From September 2017, children of single parents or couples who each work at least eight hours a week will be entitled to 30 hours of free term-time childcare.
The policy was a key manifesto pledge for the Conservatives and aims to build on the universal offer of 15 hours rolled out under the Coalition.
But a survey of schools and a small number of private nurseries by the National Association of Headteachers (NAHT) shows two thirds of providers believe they may be forced to reduce the number of places offered because of a lack of funding to expand their nursery provision.
The NAHT has called for more consultation and clarity on funding after it surveyed its membership, only a small minority of which is from schools with nursery provision, and received 791 responses in just three days.

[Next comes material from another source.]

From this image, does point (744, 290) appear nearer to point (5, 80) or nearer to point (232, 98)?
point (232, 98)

Of the respondents who warned that place numbers at their institution could decrease, the majority said they estimated they would accommodate between 25 and 50 per cent fewer children under the policy.
The survey also identified ongoing problems faced by school leaders caused by the 15 hour offer, with almost 60 per cent of respondents claiming their current funding does cover the existing free provision.
Funds from the main school budget were said to be cross-subsidising the early years provision in four out of five heads’ responses, leading to concerns about the viability of future plans.
Russell Hobby, general secretary of the NAHT, said his union supported “the aspiration” of providing good-quality free childcare, but that adequate funding was needed.
He said: “If it is not funded adequately, the outcome could actually be fewer children receiving childcare as a result of this. We need to make sure that, because schools can no longer afford to cross-subsidise, that this is adequately funded both in terms of revenue and capital.
Mr Hobby said many providers were concerned that in order to meet extra costs, they were going to have to “reduce the quality of what they offer, either by increasing the child-to-staff ratios or by employing lower-qualified staff”.
He added: “You can make it cheaper, but actually this isn’t just about getting people back into work and looking after their children, this is also about providing high-quality childcare and early education to families which are often in very disadvantaged circumstances.”
Judith Stott, headteacher of Old Trafford Community Academy, also raised concerns about the fact that children whose parents are not employed would not benefit from the policy.
She said: “One of the things I’ve had to get my head around is that it isn’t an education policy. It is an employment, supporting-families policy, and therefore is not going to reach all children because both parents have to be in employment.
“Over the last few years there has rightfully been a big push on schools to close the gap in terms of achievement for the most deprived children, and those children in many incidences will not be eligible for this particular additional provision.
“We run the risk of spending the year widening the gap and then trying to close it.”
Providing capital for the infrastructure to provide all day childcare is also a potential factor in the policy’s future success.
Anne Lyons, headteacher of St John Fisher Catholic Primary School in Pinner, north London, said: “Many schools run morning and afternoon sessions. If you’re moving from 15 to 30, you’ve got to offer a whole 30 hours of quality childcare and education. It’s not a morning session and afternoon session.
“So therefore there is quite a lot of infrastructure needed and planning to make sure that very young children are getting high-quality provision.”
A Department for Education spokesperson reaffirmed that the government is working closely with the sector to deliver the 30 hours commitment and that “innovative childcare providers” have been asked to step forward for first delivery of the programme in September 2016.
“We have already committed to raising the average hourly rate providers receive, and are also undertaking a review of childcare costs to inform a new rate that is fair for providers and delivers value for money for the taxpayer,” they added.